Issue (i): Whether extrapolation of part-year incriminating material and employee statements to compute sales suppression for the entire financial year and the resultant addition of Rs. 41.94 Lacs is sustainable.
Analysis: Incriminating material was found only for limited periods (02-04-2018 to 28-04-2018 and 22-11-2018 to 13-12-2018). The Assessing Officer extrapolated those findings to the full year and relied also on statements of employees recorded during survey. The Tribunal noted jurisprudence that statements recorded under section 133A have limited evidentiary value and that extrapolation from part-year data without reliable supporting material is impermissible. The Tribunal considered the quantification placed on record by the assessee for the incriminating period and prior decisions disallowing wholesale extrapolation absent robust evidence or opportunity to cross-examine witnesses.

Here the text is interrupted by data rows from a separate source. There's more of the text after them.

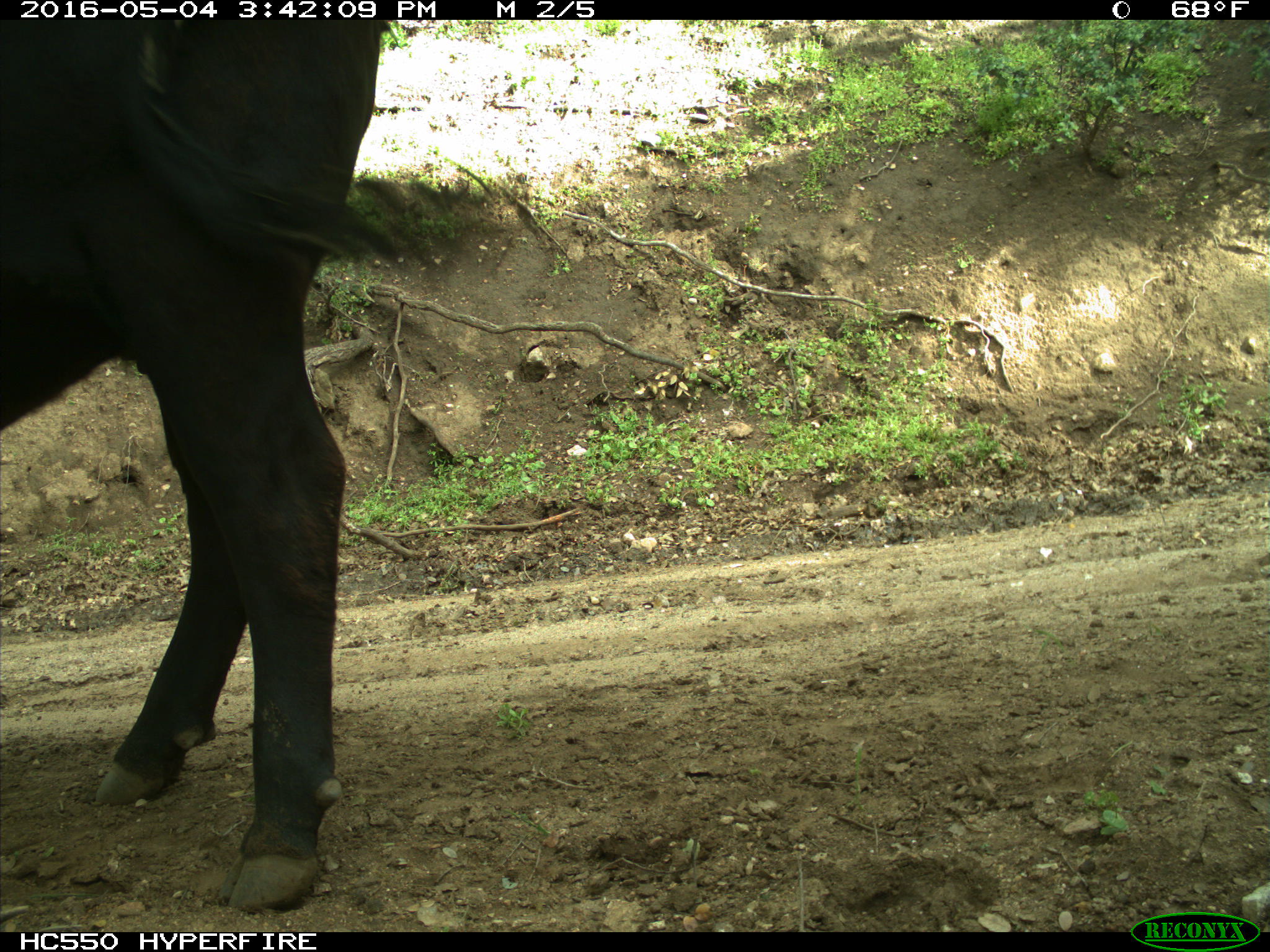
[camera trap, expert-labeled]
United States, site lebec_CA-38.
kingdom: Animalia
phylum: Chordata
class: Mammalia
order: Artiodactyla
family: Bovidae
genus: Bos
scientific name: Bos taurus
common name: domestic cow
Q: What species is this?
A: Bos taurus (domestic cow).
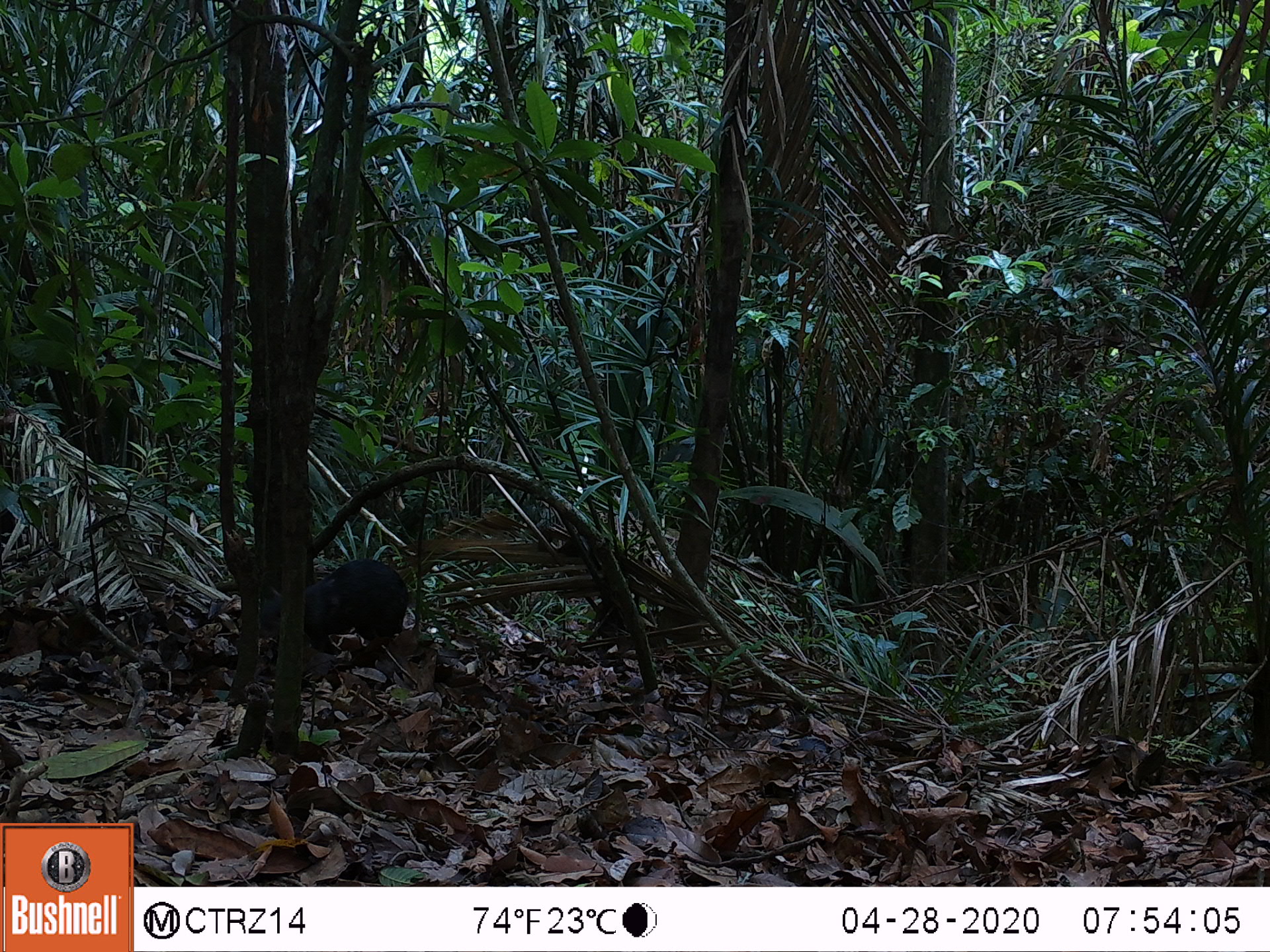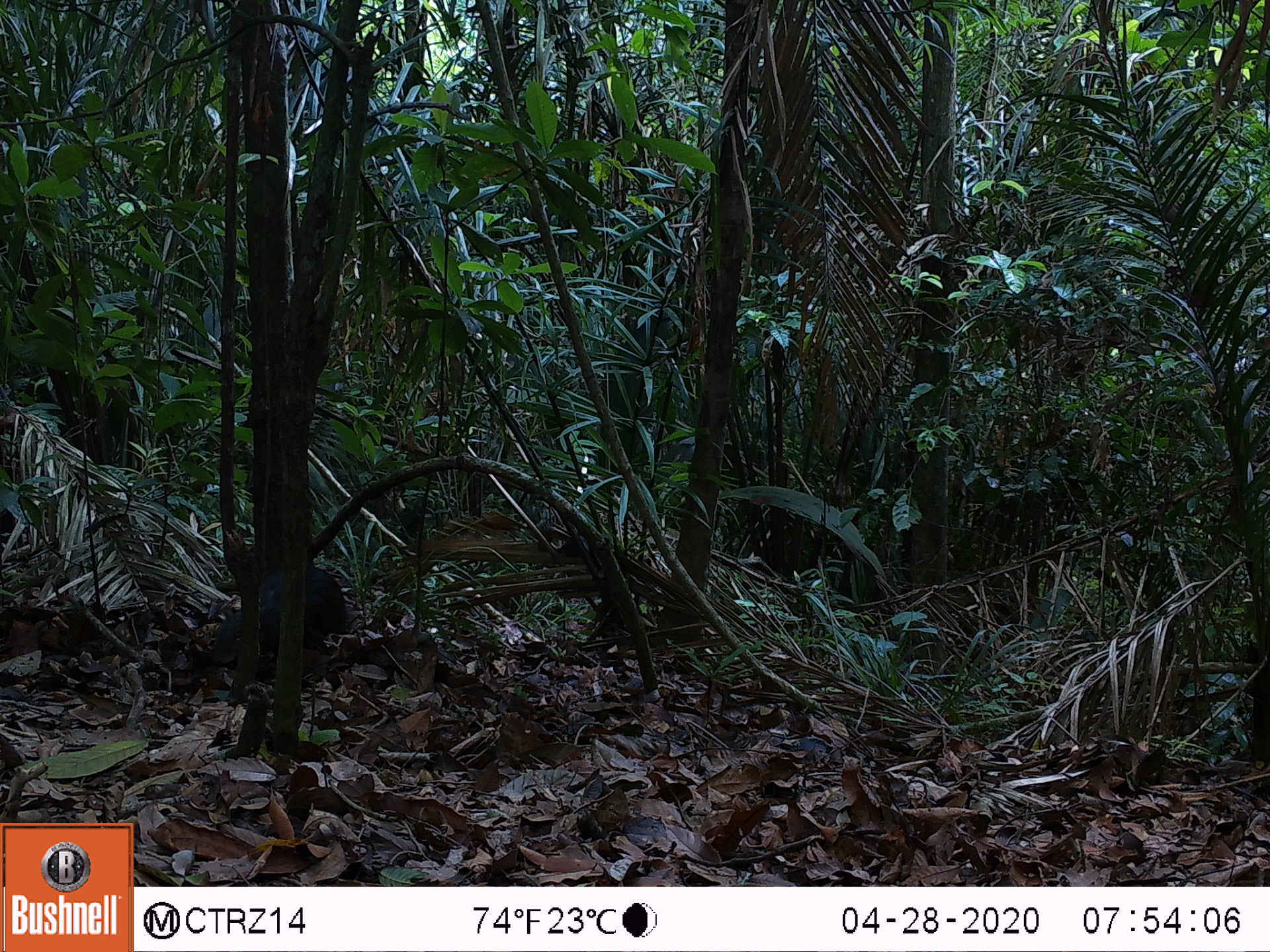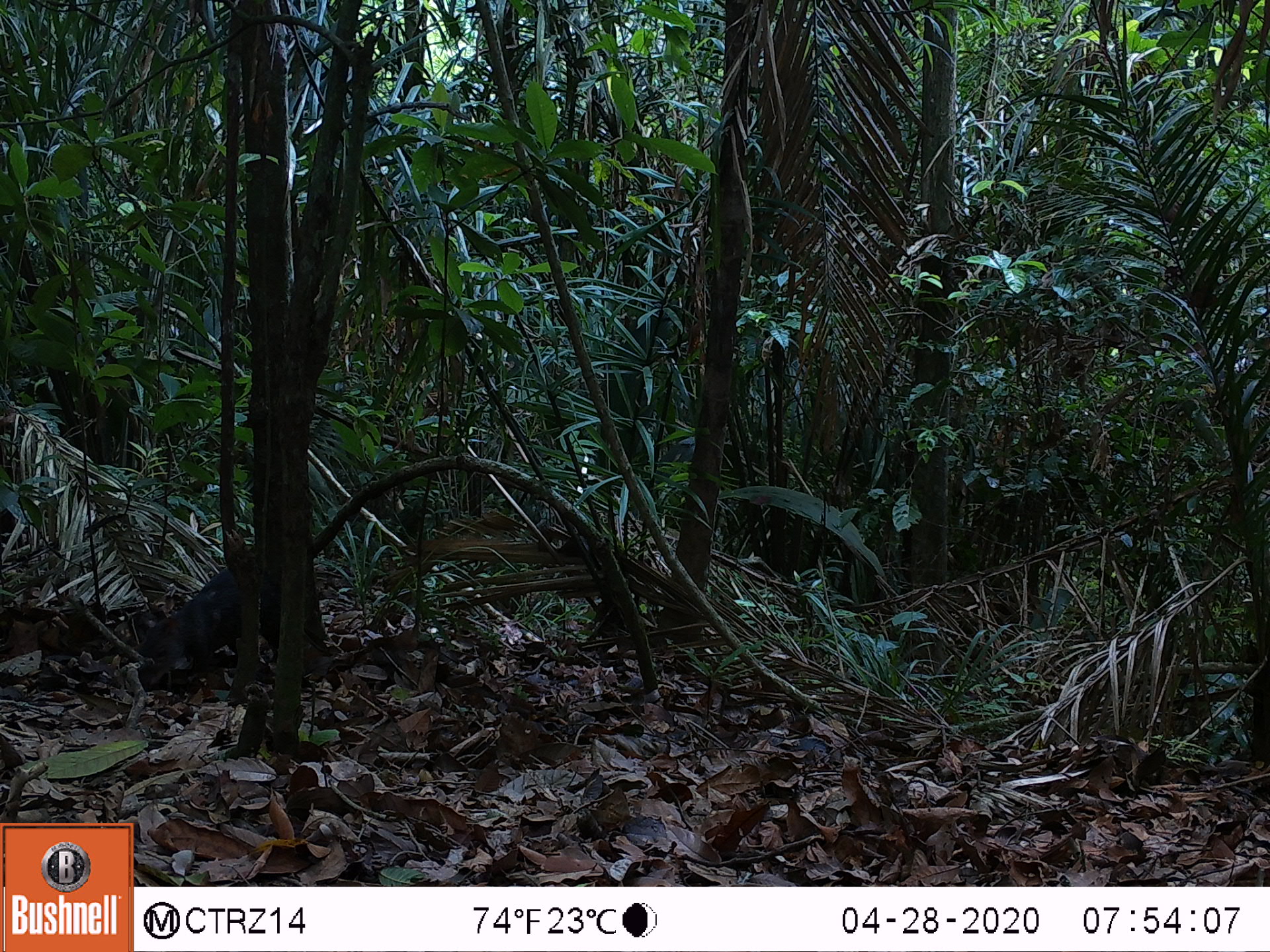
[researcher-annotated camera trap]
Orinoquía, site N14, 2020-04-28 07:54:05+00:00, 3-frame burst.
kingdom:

Conclusion: The addition of Rs. 41.94 Lacs is not sustainable as quantified; however a restricted lump-sum addition of Rs. 5 Lacs on account of profit element in alleged sales suppression is appropriate and is therefore upheld in reduced measure in favour of the assessee.
Issue (ii): Whether the addition of Rs. 50 Lacs claimed as unaccounted referral commission is sustainable in absence of incriminating documentary material.
Analysis: The record did not contain incriminating documentary material evidencing commission payments; the Assessing Officer relied primarily on statements of employees and related persons recorded during survey. The Tribunal applied settled law limiting evidentiary weight of such statements, and found no independent corroborative material to substantiate the alleged commission payments.
Conclusion: The addition of Rs. 50 Lacs on account of alleged unaccounted referral commission is deleted in favour of the assessee.
Final Conclusion: The appeal is partly allowed - the assessment additions are restricted to a lump-sum addition of Rs. 5 Lacs for sales suppression and the separate commission addition of Rs. 50 Lacs is deleted, resulting in an overall decision partly favourable to the assessee.
Ratio Decidendi: Statements recorded under section 133A have limited evidentiary value and part-year incriminating material cannot be extrapolated to assess income for the entire year unless supported by reliable corroborative material; where extrapolation is unsustainable, a reasonable lump-sum adjustment may be made to meet the ends of justice.